— START OF Supplied data —

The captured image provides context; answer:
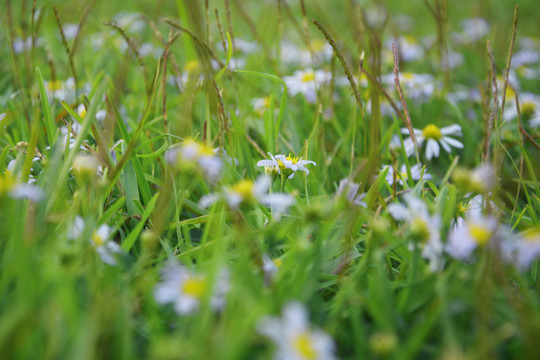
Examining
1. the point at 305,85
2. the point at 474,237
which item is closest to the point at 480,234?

— END OF Supplied data —

● Exercise prompt:
Count the lines in the records that contain the word "point", and reply with that number only.

● Problem solution:
3